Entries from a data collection
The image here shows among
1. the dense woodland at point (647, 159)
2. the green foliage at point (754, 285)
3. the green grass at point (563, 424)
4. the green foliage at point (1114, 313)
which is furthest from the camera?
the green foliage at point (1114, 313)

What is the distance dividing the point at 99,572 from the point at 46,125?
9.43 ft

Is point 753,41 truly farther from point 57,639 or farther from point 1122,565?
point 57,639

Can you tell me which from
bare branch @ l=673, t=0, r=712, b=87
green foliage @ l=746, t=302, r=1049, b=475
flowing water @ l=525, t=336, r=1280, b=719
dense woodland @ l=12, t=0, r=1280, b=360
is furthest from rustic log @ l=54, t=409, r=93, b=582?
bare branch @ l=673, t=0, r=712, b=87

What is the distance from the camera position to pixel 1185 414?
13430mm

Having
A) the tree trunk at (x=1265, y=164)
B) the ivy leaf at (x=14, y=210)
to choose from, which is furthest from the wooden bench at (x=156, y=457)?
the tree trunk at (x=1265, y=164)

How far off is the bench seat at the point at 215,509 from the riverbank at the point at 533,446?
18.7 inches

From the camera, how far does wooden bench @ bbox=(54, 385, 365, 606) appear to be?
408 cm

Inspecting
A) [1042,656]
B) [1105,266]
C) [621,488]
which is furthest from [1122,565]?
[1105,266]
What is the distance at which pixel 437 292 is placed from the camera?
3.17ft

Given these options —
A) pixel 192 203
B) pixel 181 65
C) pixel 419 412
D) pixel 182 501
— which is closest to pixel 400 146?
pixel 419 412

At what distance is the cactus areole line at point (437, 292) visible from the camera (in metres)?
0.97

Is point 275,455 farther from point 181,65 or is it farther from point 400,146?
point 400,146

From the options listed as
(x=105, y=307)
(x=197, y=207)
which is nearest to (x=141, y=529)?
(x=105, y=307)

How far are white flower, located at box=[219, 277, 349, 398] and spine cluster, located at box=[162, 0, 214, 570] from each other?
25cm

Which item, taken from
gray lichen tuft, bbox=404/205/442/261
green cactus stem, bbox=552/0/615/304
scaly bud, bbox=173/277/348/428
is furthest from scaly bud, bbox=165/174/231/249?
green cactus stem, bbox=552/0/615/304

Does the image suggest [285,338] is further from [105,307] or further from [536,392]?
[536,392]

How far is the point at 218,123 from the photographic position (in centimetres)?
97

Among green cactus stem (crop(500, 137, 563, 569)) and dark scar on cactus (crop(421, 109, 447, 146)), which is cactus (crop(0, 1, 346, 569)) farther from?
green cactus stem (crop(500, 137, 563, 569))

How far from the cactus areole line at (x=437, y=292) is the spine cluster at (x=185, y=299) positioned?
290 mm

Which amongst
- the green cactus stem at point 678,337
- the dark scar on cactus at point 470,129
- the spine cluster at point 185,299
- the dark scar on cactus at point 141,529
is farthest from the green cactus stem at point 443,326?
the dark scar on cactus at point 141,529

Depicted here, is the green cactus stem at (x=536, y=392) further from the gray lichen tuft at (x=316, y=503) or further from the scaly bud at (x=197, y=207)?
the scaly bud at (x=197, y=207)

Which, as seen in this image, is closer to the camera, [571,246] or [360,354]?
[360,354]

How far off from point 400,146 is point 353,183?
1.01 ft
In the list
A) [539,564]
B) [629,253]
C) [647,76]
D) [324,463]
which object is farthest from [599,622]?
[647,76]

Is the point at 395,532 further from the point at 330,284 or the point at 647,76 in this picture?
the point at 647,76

▶ [AIM OF THE TASK]:
Please copy everything from the line containing "Which amongst" down through the final entry, keeping every line unchanged.

▶ [EXPECTED ANSWER]:
Which amongst
- the green cactus stem at point 678,337
- the dark scar on cactus at point 470,129
- the spine cluster at point 185,299
- the dark scar on cactus at point 141,529
is farthest from the green cactus stem at point 443,326?
the dark scar on cactus at point 141,529

Depicted here, is the green cactus stem at (x=536, y=392) further from the gray lichen tuft at (x=316, y=503) or further from the scaly bud at (x=197, y=207)?
the scaly bud at (x=197, y=207)

Which, as seen in this image, is closer to the camera, [571,246] or [360,354]?
[360,354]

How far off from point 400,146 is point 353,183?
1.01 ft
In the list
A) [539,564]
B) [629,253]
C) [647,76]
D) [324,463]
which object is farthest from [599,622]?
[647,76]

Is the point at 395,532 further from the point at 330,284 or the point at 647,76 in this picture?
the point at 647,76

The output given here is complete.